• **Reading text**:
Years ago I was fortunate enough to have a very able top set in Year 9, most of whom were also doing Performing Arts GCSE. They made their insults, devised their own ideas for an argument, wrote their scripts, rehearsed it many, many times and they performed their sketches in front of each other in the classroom.  As an audience all were supportive, encouraging and polite. As performers they were confident, slick, and very, very funny.    

During the lesson there was lots of laughter, huge rounds of applause and cheering and thanks to one cheeky so and so, an improvised Shakespeare insults argument between myself and the cheeky so an so.  As Liam Gallagher nasally whined, 'You've got to roll with it' and so we did.  We argued until the bell tolled for break, received a huge round of applause and off they went down the corridor...insulting each other Shakespeare's way as they pootled off to the feeding frenzy of the school canteen.  I locked the classroom door totally elated. 


It is always handy to kill two birds with one stone in our job, so should you wish to, you can also get a Speaking and Listening assessment from this. Bonus. 

I have done this this year with my less able Year 9 group who began the year as the sort of group you lose sleep over and you notice new grey hairs and wrinkles every week.  To say they were not keen dramatists would be an understatement (trying to find what they were keen on was tricky to say the least) but they all engaged with the insults, using them verbally in the lesson; all had a go at writing their insult sketches and some chose to perform to me in the classroom after school.  

When it came to reading Macbeth with them, to my surprise, I had many volunteers to read. Shakespeare and his insults had helped us, teacher and class, turn a corner. 

What's the point of it?

• **Listed entries**:
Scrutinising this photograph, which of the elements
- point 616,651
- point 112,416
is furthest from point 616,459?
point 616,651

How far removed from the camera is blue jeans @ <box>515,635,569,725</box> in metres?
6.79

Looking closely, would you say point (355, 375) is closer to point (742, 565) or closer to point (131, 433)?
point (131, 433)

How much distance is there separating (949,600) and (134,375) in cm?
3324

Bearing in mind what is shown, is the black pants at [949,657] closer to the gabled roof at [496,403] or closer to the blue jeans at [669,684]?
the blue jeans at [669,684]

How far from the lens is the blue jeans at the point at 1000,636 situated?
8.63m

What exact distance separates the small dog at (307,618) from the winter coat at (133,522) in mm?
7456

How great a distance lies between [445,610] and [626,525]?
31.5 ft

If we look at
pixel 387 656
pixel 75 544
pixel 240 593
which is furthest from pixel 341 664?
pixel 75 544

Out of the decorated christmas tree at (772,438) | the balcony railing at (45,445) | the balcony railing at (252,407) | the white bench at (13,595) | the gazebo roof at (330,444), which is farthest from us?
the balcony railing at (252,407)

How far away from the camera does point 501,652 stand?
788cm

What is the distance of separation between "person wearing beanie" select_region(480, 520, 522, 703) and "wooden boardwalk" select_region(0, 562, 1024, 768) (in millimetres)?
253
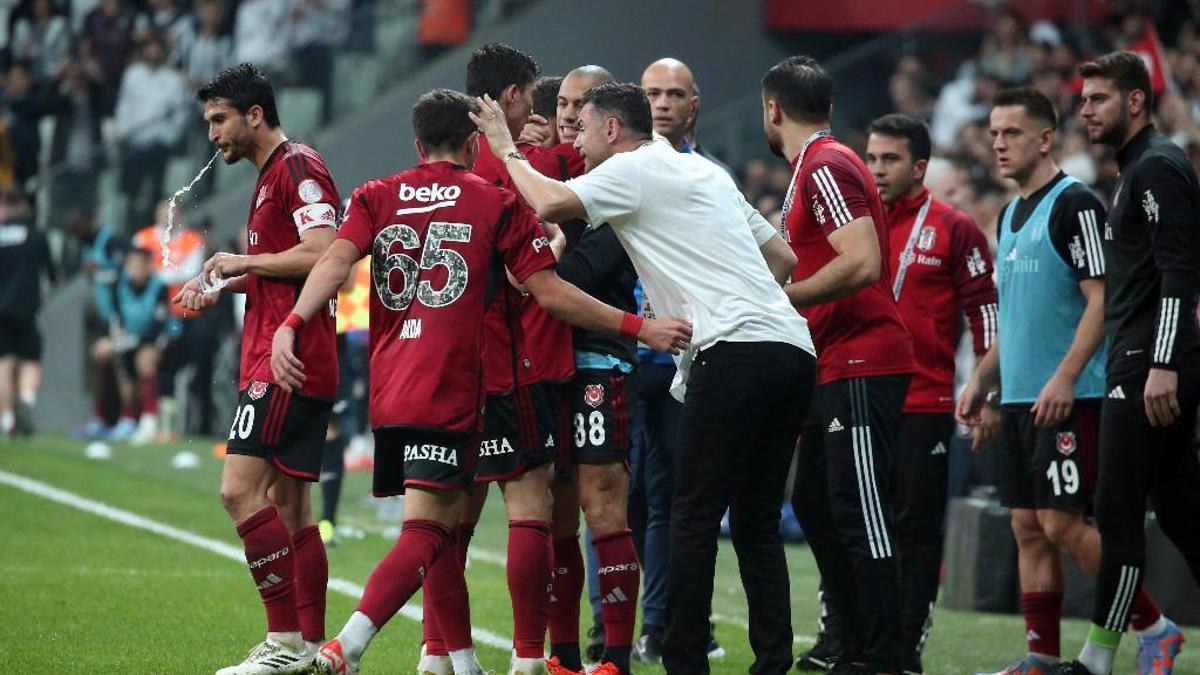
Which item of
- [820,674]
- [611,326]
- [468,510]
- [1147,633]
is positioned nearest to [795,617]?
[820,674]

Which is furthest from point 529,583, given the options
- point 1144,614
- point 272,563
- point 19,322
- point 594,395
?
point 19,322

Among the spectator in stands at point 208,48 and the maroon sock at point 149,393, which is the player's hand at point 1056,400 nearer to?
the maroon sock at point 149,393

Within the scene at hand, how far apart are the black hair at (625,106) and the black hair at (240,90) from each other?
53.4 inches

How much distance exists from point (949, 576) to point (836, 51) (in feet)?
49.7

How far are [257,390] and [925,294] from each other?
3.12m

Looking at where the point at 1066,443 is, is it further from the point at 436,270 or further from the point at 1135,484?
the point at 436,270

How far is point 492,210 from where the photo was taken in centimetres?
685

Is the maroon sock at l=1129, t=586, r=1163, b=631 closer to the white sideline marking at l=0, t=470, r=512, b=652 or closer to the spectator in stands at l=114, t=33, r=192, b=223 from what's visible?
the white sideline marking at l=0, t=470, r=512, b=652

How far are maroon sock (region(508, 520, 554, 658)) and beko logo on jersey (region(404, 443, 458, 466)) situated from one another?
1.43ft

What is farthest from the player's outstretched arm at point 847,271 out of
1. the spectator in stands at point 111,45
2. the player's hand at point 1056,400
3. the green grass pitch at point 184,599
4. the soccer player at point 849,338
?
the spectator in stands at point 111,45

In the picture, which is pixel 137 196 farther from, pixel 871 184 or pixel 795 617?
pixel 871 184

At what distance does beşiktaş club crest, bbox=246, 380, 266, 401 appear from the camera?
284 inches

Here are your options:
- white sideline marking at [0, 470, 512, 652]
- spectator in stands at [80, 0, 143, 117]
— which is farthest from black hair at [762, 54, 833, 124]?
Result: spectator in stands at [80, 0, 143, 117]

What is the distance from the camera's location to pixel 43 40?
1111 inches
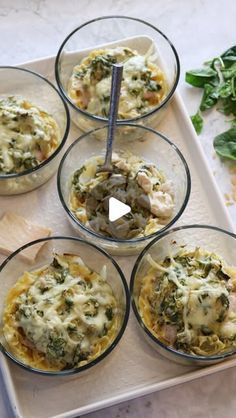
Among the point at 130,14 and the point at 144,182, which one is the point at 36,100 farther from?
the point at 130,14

• **Exercise 1**:
Retype the Shakespeare insults piece from "I have done" to "point of it?".
• **Exercise 2**:
In the Shakespeare insults piece, what GCSE were most of the able Year 9 top set also taking?
• **Exercise 3**:
Carry on writing the Shakespeare insults piece after its final line.
The listing has nothing to do with the Shakespeare insults piece.

• **Right answer 1**:
I have done this this year with my less able Year 9 group who began the year as the sort of group you lose sleep over and you notice new grey hairs and wrinkles every week.  To say they were not keen dramatists would be an understatement (trying to find what they were keen on was tricky to say the least) but they all engaged with the insults, using them verbally in the lesson; all had a go at writing their insult sketches and some chose to perform to me in the classroom after school.  

When it came to reading Macbeth with them, to my surprise, I had many volunteers to read. Shakespeare and his insults had helped us, teacher and class, turn a corner. 

What's the point of it?

• **Right answer 2**:
Performing Arts GCSE.

• **Right answer 3**:
This is so simple it is almost absurd: you get rid of 'the fear' and you have given them a pleasant, perhaps even fun, or even better, funny experience of our chap from the Midlands.  They find out for themselves that the language is versatile, funny and creative and they find that out about themselves too. As for the rude bits, well, there are PLENTY of those to choose from in most of his plays. 

Where do we go next?

So we waltz into another potential minefield of,  'What the heck do we do now?' and 'How do I get them intrigued by the story?' educational bombs which are quite entitled to their very own blog posts. *Noted down carefully in shiny new academic diary*












Sunday, 5 August 2012

The lad from Stratford (the Midlands one, not the London one)

It is always worthwhile to credit where it is due and in this case, it is @Xris32 who has helped me derive a direction for my blog, at least for a while, after reading his rather excellent blogging debut about how to approach teaching novels. Like @Xris32 I write with slightly newer teachers in mind but old hands may find it of passing interest. Not forgetting @pekabelo who prodded me, in the best possible way, to take the plunge with this topic. With that in mind, I've chosen to focus on my local playwright, Shakesepeare. NOT because I know it all, purely because I often get the MOST enjoyment from teaching his works. Simples. 


Wayne's World flashback: 'diddly do, diddly do, diddly do', screen wibbles and wobbles and I am, back, back to my interview for my PGCE/SCITT course at Northampton School For Boys (yes, a state school) whose most notable alumni is current Doctor Who Matt Smith.  I believe he was a pupil whilst I was there, I'd like to say I met him and taught him, reader, I just can't remember.  


I bet this makes some of you feel old.




I've digressed from my flashback. Re-boot: 'diddly do, diddly do, diddly do'. Screen wibbles and wobbles and we are back in that interview room:


I am asked many questions, not all of which I can remember, but one sticks out, it involves The Bard and goes as follows:


Teacher on panel: 'So, how would you teach Macbeth?'






There as an internal monologue that goes as follows: "Bollocks, what do I know? This person has been teaching for decades, how do I appear at least reasonably intelligent about this?"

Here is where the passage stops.